● **任务目标 A**
请重写推文预处理文本中从“# Pre-processing”一直到“all_data = pd.read_csv(file_path, encoding='iso-8859-2')”的这一段，并把其中的“file_path”换成“csv_path”。
● **任务目标 B**
请从推文预处理文本的最后一句之后接着往下写。

● **文档片段**
::::::::::

# Pre-processing

In [35]:
import re
import pandas as pd

file_path = './Airline-Sentiment-2-w-AA.csv'

In [36]:
all_data = pd.read_csv(file_path, encoding='iso-8859-2')
all_data[-2:]

Unnamed: 0,_unit_id,_golden,_unit_state,_trusted_judgments,_last_judgment_at,airline_sentiment,airline_sentiment:confidence,negativereason,negativereason:confidence,airline,airline_sentiment_gold,name,negativereason_gold,retweet_count,text,tweet_coord,tweet_created,tweet_id,tweet_location,user_timezone
14638,681679797,False,finalized,3,2/25/15 18:59,negative,1.0,Customer Service Issue,0.6659,American,,SraJackson,,0,"@AmericanAir you have my money, you change my ...",,2/22/15 11:59,5.69587e+17,New Jersey,Eastern Time (US & Canada)
14639,681679798,False,finalized,3,2/25/15 19:06,neutral,0.6771,,0.0,American,,daviddtwu,,0,@AmericanAir we have 8 ppl so we need 2 know h...,,2/22/15 11:58,5.69587e+17,"dallas, TX",


需要注意的是本地使用 `vscode` 打开 `Airline-Sentiment-2-w-AA.csv` 发现总行数为 14874 行，而 `pd.read_csv` 得到的表只有 14640 行。仔细查看文件本身内容发现其中应该还包含一些非数据的内容，`pd.read_csv` 应该是自动地过滤掉了，而所得的 16460 行数据也与论文中对于数据集的描述一致：
> Our data is available online. It has **14640 valid tweets** from 2/17/2015 to 2/24/2015 related to reviews of major U.S. airlines, containing sentiment label, negative reason label, tweets content and other meta information like location, user ID etc. The data fraction is roughly 15% positive, 65% negative, and 20% neutral.

## Tweet-level

In [37]:
def handle_emojis(tweet):
    # Smile -- :), : ), :-), (:
    tweet = re.sub(r'(:\s?\)|:-\)|\(:)', ' EMO-POS ', tweet)
    # Laugh -- :D, :-D, xD, XD
    tweet = re.sub(r'(\s:D|:-D|\sxD|\sXD)', ' EMO-POS ', tweet)
    # Wink -- ;-), ;)
    tweet = re.sub(r'(;-?\))', ' EMO-POS ', tweet)

::::::::::

● **提供材料**
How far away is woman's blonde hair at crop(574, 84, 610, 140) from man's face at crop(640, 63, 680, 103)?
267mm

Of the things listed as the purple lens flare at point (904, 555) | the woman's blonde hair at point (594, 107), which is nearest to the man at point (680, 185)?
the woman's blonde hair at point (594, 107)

::::::::::

● **书面回答 A**
# Pre-processing

In [35]:
import re
import pandas as pd

csv_path = './Airline-Sentiment-2-w-AA.csv'

In [36]:
all_data = pd.read_csv(csv_path, encoding='iso-8859-2')

● **书面回答 B**
    # Sad -- :(, : (, :-(
    tweet = re.sub(r'(:\(|\s:\s\(|:-\()', ' EMO-NEG ', tweet)
    # Cry -- :'(
    tweet = re.sub(r'(:\'\()', ' EMO-NEG ', tweet)
    return tweet

In [38]:
def preprocess_tweet(tweet):
    processed_tweet = []
    # Replace emojis with either EMO-POS or EMO-NEG
    tweet = handle_emojis(tweet)
    # Convert to lower case
    tweet = tweet.lower()
    # Replace URLs with the word URL
    tweet = re.sub(r'((www\.[\S]+)|(https?://[\S]+))', ' URL ', tweet)
    # Replace @handle with the word USER-MENTION
    tweet = re.sub(r'@[\S]+', 'USER-MENTION', tweet)
    # Replace #hashtag with hashtag
    tweet = re.sub(r'#(\S+)', r' \1 ', tweet)
    # Remove RT (retweet)
    tweet = re.sub(r'\brt\b', '', tweet)
    # Replace 2+ dots with space
    tweet = re.sub(r'\.{2,}', ' ', tweet)
    
    messyCodeRegex = r'[^a-zA-Z0-9\~\`\!\@\#\$\%\^\&\*\(\)\-\—\+\=\{\}\[\]\:\;\"\'\<\>\,\.\?\/\ ]+'
    # Replace messy code and _ with a single space
    tweet = re.sub(messyCodeRegex, ' ', tweet)
    
    # Strip space, " and ' from tweet
    tweet = tweet.strip(' "\'')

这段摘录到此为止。